GWU counselors are licensed in the District, Maryland and Virginia, but officials are trying to extend their reach. Counseling center staffers said they may be able to get temporary licenses on a case-by-case basis.

“Right when students left, there was a three-week gap before state licensure laws were relaxed,” said M.L. “Cissy” Petty, vice president for student affairs and dean of students, explaining why Hannah may have not been able to receive care when she moved back to Iowa. Many of the laws have since been softened.

Now, campuses are confronting the possibility of spending another semester online, and school psychologists don’t want the complexities of interstate care to deter students from asking for help.

“Most clinicians would say that working across state lines would be ideal,” said Kelly Greco, assistant director of outreach and prevention services at the University of Southern California. But, she said, “we don’t want people to not reach out because of that. We want to have the conversation about what are your current needs, is there anything that we’re offering now that can help that need and address it, and then how can we connect you with the services where you’re at.” Greco said the school is offering services designed to fill in the gap: daily workshops about coping and stress management, drop-in virtual consultations, multilingual counselors and special hours for international students.
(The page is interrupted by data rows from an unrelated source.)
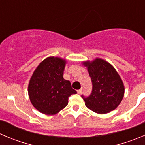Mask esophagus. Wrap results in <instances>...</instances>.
<instances>
[{"label":"esophagus","mask_w":145,"mask_h":145,"mask_svg":"<svg viewBox=\"0 0 145 145\" xmlns=\"http://www.w3.org/2000/svg\"><path fill=\"white\" fill-rule=\"evenodd\" d=\"M77 93H78V94H81V93H82V88L80 89V90H77Z\"/></svg>","instance_id":"34e87169"}]
</instances>
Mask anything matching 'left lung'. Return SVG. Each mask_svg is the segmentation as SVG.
Masks as SVG:
<instances>
[{
  "instance_id": "obj_1",
  "label": "left lung",
  "mask_w": 145,
  "mask_h": 145,
  "mask_svg": "<svg viewBox=\"0 0 145 145\" xmlns=\"http://www.w3.org/2000/svg\"><path fill=\"white\" fill-rule=\"evenodd\" d=\"M83 64L87 67L93 83L90 95L83 97L86 106L100 114L114 110L122 101L125 92L123 83L116 70L101 58L86 61Z\"/></svg>"
}]
</instances>
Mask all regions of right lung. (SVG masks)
<instances>
[{
  "instance_id": "add662e5",
  "label": "right lung",
  "mask_w": 145,
  "mask_h": 145,
  "mask_svg": "<svg viewBox=\"0 0 145 145\" xmlns=\"http://www.w3.org/2000/svg\"><path fill=\"white\" fill-rule=\"evenodd\" d=\"M67 61L57 57H48L33 71L28 86L33 106L40 113L55 115L68 105L69 97L76 94L69 81L63 77Z\"/></svg>"
}]
</instances>
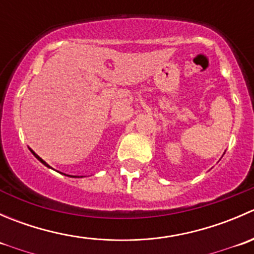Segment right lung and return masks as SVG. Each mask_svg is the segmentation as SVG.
Returning a JSON list of instances; mask_svg holds the SVG:
<instances>
[{
  "instance_id": "add662e5",
  "label": "right lung",
  "mask_w": 254,
  "mask_h": 254,
  "mask_svg": "<svg viewBox=\"0 0 254 254\" xmlns=\"http://www.w3.org/2000/svg\"><path fill=\"white\" fill-rule=\"evenodd\" d=\"M30 151H32V150H30ZM32 153H33V155H34V156H35V157H37V158H38V160H39V161H40V162H42V163H44V165H45V166H47V167H50V166H48V165H47V163H45V162H44V161H43V160H42V158H40V157H39V156H38V155H37V153H34V152H33V151H32Z\"/></svg>"
}]
</instances>
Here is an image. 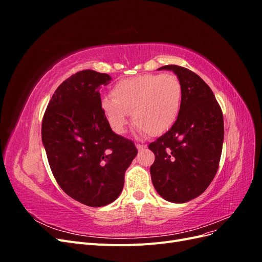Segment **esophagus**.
<instances>
[{"instance_id": "34e87169", "label": "esophagus", "mask_w": 262, "mask_h": 262, "mask_svg": "<svg viewBox=\"0 0 262 262\" xmlns=\"http://www.w3.org/2000/svg\"><path fill=\"white\" fill-rule=\"evenodd\" d=\"M145 147H146V145H145V144H140V143H137V148H138L139 150L144 149Z\"/></svg>"}]
</instances>
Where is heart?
<instances>
[{"label":"heart","mask_w":262,"mask_h":262,"mask_svg":"<svg viewBox=\"0 0 262 262\" xmlns=\"http://www.w3.org/2000/svg\"><path fill=\"white\" fill-rule=\"evenodd\" d=\"M112 97L100 101L102 114L117 133H122L132 115L133 123L149 136H160L177 120L182 86L171 73H145L119 81L112 89Z\"/></svg>","instance_id":"1"}]
</instances>
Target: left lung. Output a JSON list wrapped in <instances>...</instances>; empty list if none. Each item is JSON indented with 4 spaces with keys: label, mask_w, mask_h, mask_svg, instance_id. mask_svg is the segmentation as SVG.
Instances as JSON below:
<instances>
[{
    "label": "left lung",
    "mask_w": 262,
    "mask_h": 262,
    "mask_svg": "<svg viewBox=\"0 0 262 262\" xmlns=\"http://www.w3.org/2000/svg\"><path fill=\"white\" fill-rule=\"evenodd\" d=\"M171 70L182 86V101L171 128L148 145L155 155L150 177L165 200L185 203L202 194L219 169L224 140L223 113L202 78L179 66Z\"/></svg>",
    "instance_id": "8db88e82"
}]
</instances>
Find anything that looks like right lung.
I'll list each match as a JSON object with an SVG mask.
<instances>
[{"instance_id": "add662e5", "label": "right lung", "mask_w": 262, "mask_h": 262, "mask_svg": "<svg viewBox=\"0 0 262 262\" xmlns=\"http://www.w3.org/2000/svg\"><path fill=\"white\" fill-rule=\"evenodd\" d=\"M110 80L93 70L70 76L52 95L41 124L55 180L68 195L94 208L117 199L138 154L133 142L116 134L102 114L98 89Z\"/></svg>"}]
</instances>
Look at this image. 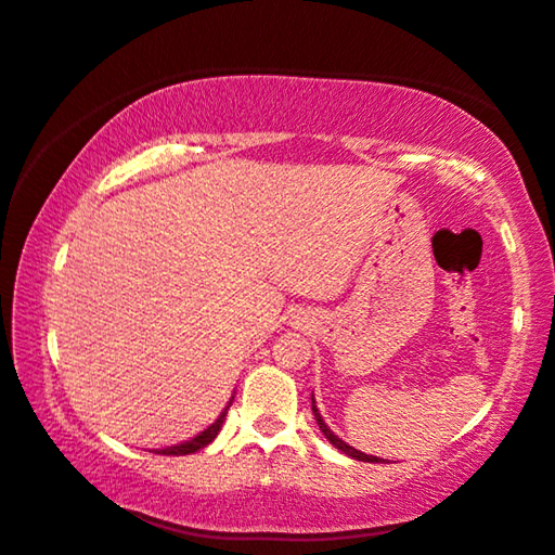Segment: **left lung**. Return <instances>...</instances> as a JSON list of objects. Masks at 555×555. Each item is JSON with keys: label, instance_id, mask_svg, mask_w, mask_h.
Wrapping results in <instances>:
<instances>
[{"label": "left lung", "instance_id": "left-lung-1", "mask_svg": "<svg viewBox=\"0 0 555 555\" xmlns=\"http://www.w3.org/2000/svg\"><path fill=\"white\" fill-rule=\"evenodd\" d=\"M312 412H314V420H317V424H320V429H322V434L326 436L328 441H332L338 451H344L346 455H350V457H356V460H362V463H379V457H374V455H367V453H360V451H356V448L352 446H348L346 441H340L338 436L326 427V422L322 420V415H320V410H317V405H314V398H312Z\"/></svg>", "mask_w": 555, "mask_h": 555}]
</instances>
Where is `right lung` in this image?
<instances>
[{
	"instance_id": "add662e5",
	"label": "right lung",
	"mask_w": 555,
	"mask_h": 555,
	"mask_svg": "<svg viewBox=\"0 0 555 555\" xmlns=\"http://www.w3.org/2000/svg\"><path fill=\"white\" fill-rule=\"evenodd\" d=\"M233 403V400H231ZM231 403L227 405V410L221 412L219 415V420L211 424V427H207L203 434H197L195 439H191V441H185V443H179V446H171V448H164V451H155V453H162V455H188V453H195V451H199V448H205V446H209L211 441L217 439V434H219V429H221V424H223V420H227V412H229V408H231Z\"/></svg>"
}]
</instances>
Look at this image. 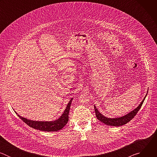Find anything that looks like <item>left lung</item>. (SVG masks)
<instances>
[{
  "label": "left lung",
  "instance_id": "8db88e82",
  "mask_svg": "<svg viewBox=\"0 0 157 157\" xmlns=\"http://www.w3.org/2000/svg\"><path fill=\"white\" fill-rule=\"evenodd\" d=\"M148 93V91H147ZM145 95V98H144V99L142 100V101L140 102V104L139 105L138 107H137L136 109H134L133 110H132L130 113H128L127 114L123 116L122 117H114V118H110V117H105V116H104L103 114H102L98 110V109L96 108V105H94V110H95V113H96V116L97 119L100 121L101 122L108 125H110V126H122L127 123H128L129 121H130L137 114V113H138V111L140 110V109L141 108L144 100L145 99V98L147 95Z\"/></svg>",
  "mask_w": 157,
  "mask_h": 157
}]
</instances>
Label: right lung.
Returning <instances> with one entry per match:
<instances>
[{"label": "right lung", "mask_w": 157, "mask_h": 157, "mask_svg": "<svg viewBox=\"0 0 157 157\" xmlns=\"http://www.w3.org/2000/svg\"><path fill=\"white\" fill-rule=\"evenodd\" d=\"M73 99V98H71L68 104H67V106L61 116L58 119L53 121H36L30 120L20 116L15 110L14 111L19 118H20L30 127L44 132H56L62 129L68 122V115Z\"/></svg>", "instance_id": "obj_1"}]
</instances>
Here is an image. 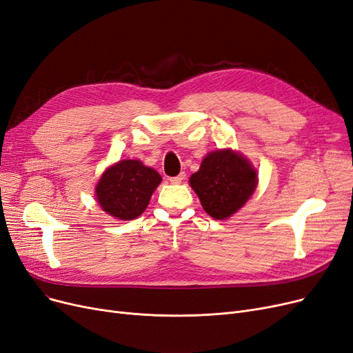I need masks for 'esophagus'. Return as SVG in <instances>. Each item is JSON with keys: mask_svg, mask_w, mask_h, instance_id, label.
I'll return each instance as SVG.
<instances>
[{"mask_svg": "<svg viewBox=\"0 0 353 353\" xmlns=\"http://www.w3.org/2000/svg\"><path fill=\"white\" fill-rule=\"evenodd\" d=\"M185 177H186V174H185V173H180V174L174 176V177H170V183H173V185H179V183H181V181L185 180Z\"/></svg>", "mask_w": 353, "mask_h": 353, "instance_id": "34e87169", "label": "esophagus"}]
</instances>
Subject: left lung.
<instances>
[{
  "label": "left lung",
  "instance_id": "8db88e82",
  "mask_svg": "<svg viewBox=\"0 0 353 353\" xmlns=\"http://www.w3.org/2000/svg\"><path fill=\"white\" fill-rule=\"evenodd\" d=\"M189 183L208 215L227 219L249 201L257 186V173L250 161L232 150L208 154Z\"/></svg>",
  "mask_w": 353,
  "mask_h": 353
}]
</instances>
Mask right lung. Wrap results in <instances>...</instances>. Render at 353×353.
<instances>
[{"label": "right lung", "mask_w": 353, "mask_h": 353, "mask_svg": "<svg viewBox=\"0 0 353 353\" xmlns=\"http://www.w3.org/2000/svg\"><path fill=\"white\" fill-rule=\"evenodd\" d=\"M161 176L139 160H122L106 168L96 186V199L109 215L130 221L147 210Z\"/></svg>", "instance_id": "1"}]
</instances>
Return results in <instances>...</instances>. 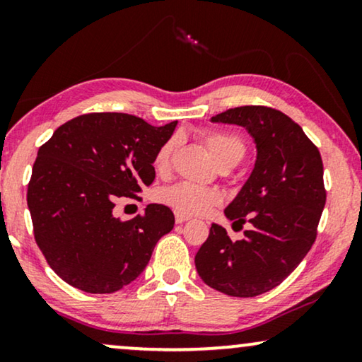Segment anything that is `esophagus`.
I'll list each match as a JSON object with an SVG mask.
<instances>
[{
	"mask_svg": "<svg viewBox=\"0 0 362 362\" xmlns=\"http://www.w3.org/2000/svg\"><path fill=\"white\" fill-rule=\"evenodd\" d=\"M175 219H176V224H182V222L189 221V216L181 214V212H175Z\"/></svg>",
	"mask_w": 362,
	"mask_h": 362,
	"instance_id": "obj_1",
	"label": "esophagus"
}]
</instances>
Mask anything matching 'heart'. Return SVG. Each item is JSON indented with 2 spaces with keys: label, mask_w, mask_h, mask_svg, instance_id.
Listing matches in <instances>:
<instances>
[{
  "label": "heart",
  "mask_w": 362,
  "mask_h": 362,
  "mask_svg": "<svg viewBox=\"0 0 362 362\" xmlns=\"http://www.w3.org/2000/svg\"><path fill=\"white\" fill-rule=\"evenodd\" d=\"M204 143L209 150L211 156L214 158L217 166L226 165V163H239L244 160L245 156V143L240 136L234 135V133L226 132H209L202 135ZM177 138L173 136L166 140L160 146V150L155 155V170L160 175H166L170 171L173 153L176 150ZM160 201L165 202L176 212L186 216H202L207 214L212 207L221 204L222 196L219 191L211 189V187H202L192 182L181 181L176 185L168 186L160 192Z\"/></svg>",
  "instance_id": "1"
}]
</instances>
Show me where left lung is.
I'll return each mask as SVG.
<instances>
[{"instance_id":"8db88e82","label":"left lung","mask_w":362,"mask_h":362,"mask_svg":"<svg viewBox=\"0 0 362 362\" xmlns=\"http://www.w3.org/2000/svg\"><path fill=\"white\" fill-rule=\"evenodd\" d=\"M245 128L255 143V165L224 209L234 224L247 221L242 240L212 224L196 254V270L221 293L249 298L280 285L316 239L326 202L323 161L298 123L275 108L237 107L211 118Z\"/></svg>"}]
</instances>
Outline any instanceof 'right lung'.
Returning <instances> with one entry per match:
<instances>
[{
  "mask_svg": "<svg viewBox=\"0 0 362 362\" xmlns=\"http://www.w3.org/2000/svg\"><path fill=\"white\" fill-rule=\"evenodd\" d=\"M176 125L88 113L64 123L39 148L28 186L34 237L69 285L87 293L118 291L145 270L156 242L175 227L163 204H148L130 221L117 219L113 207L155 181V155Z\"/></svg>",
  "mask_w": 362,
  "mask_h": 362,
  "instance_id": "right-lung-1",
  "label": "right lung"
}]
</instances>
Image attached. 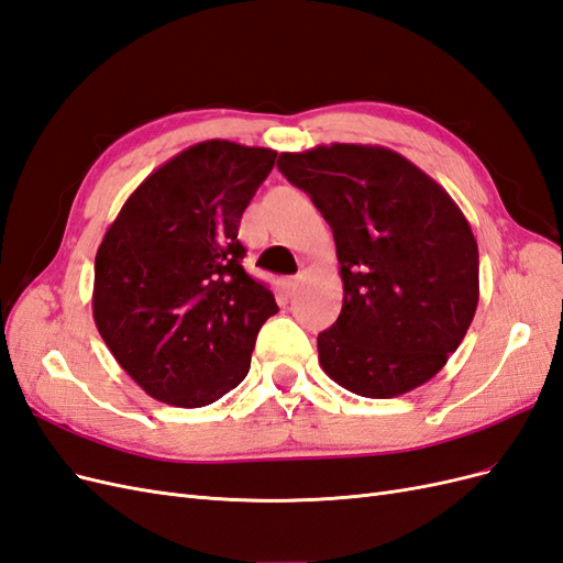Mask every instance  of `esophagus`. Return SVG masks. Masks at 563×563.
<instances>
[{"label": "esophagus", "mask_w": 563, "mask_h": 563, "mask_svg": "<svg viewBox=\"0 0 563 563\" xmlns=\"http://www.w3.org/2000/svg\"><path fill=\"white\" fill-rule=\"evenodd\" d=\"M298 286H300V277H298V275L284 279V294H286L288 298H291V296L298 291Z\"/></svg>", "instance_id": "esophagus-1"}]
</instances>
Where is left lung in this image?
Instances as JSON below:
<instances>
[{"instance_id": "obj_1", "label": "left lung", "mask_w": 563, "mask_h": 563, "mask_svg": "<svg viewBox=\"0 0 563 563\" xmlns=\"http://www.w3.org/2000/svg\"><path fill=\"white\" fill-rule=\"evenodd\" d=\"M279 172L333 230L343 310L319 364L354 395L391 399L434 378L479 302V249L437 180L380 145L282 152Z\"/></svg>"}]
</instances>
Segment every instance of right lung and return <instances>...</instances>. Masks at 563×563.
<instances>
[{
	"label": "right lung",
	"instance_id": "right-lung-1",
	"mask_svg": "<svg viewBox=\"0 0 563 563\" xmlns=\"http://www.w3.org/2000/svg\"><path fill=\"white\" fill-rule=\"evenodd\" d=\"M277 152L203 141L150 174L96 253L93 319L152 399L199 408L240 385L279 308L242 265L240 220Z\"/></svg>",
	"mask_w": 563,
	"mask_h": 563
}]
</instances>
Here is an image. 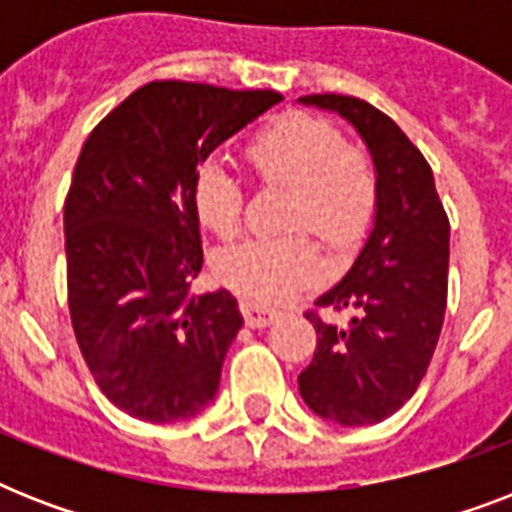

Looking ahead, Janet Orwig, associate executive officer for member services at the Association of State and Provincial Psychology Boards, said an agreement between about a dozen states called PSYPACT could start to address students’ concerns. Orwig is executive director of the agreement, devised in 2015 and set to take effect in July, which will allow psychologists in participating states to practice across state lines without individual state licenses.

Particularly as students are faced with the possibility of spending another semester at home, there is an opportunity for states to standardize their practices, said Henderson, the American Counseling Association expert.

“There certainly are things that are different about each state, but there are also things widely accepted about the human condition,” Henderson said. “When treating someone in Ohio versus Oregon versus Tennessee, the principles of doing so are going to be pretty consistent.”

Susan Svrluga contributed to this report.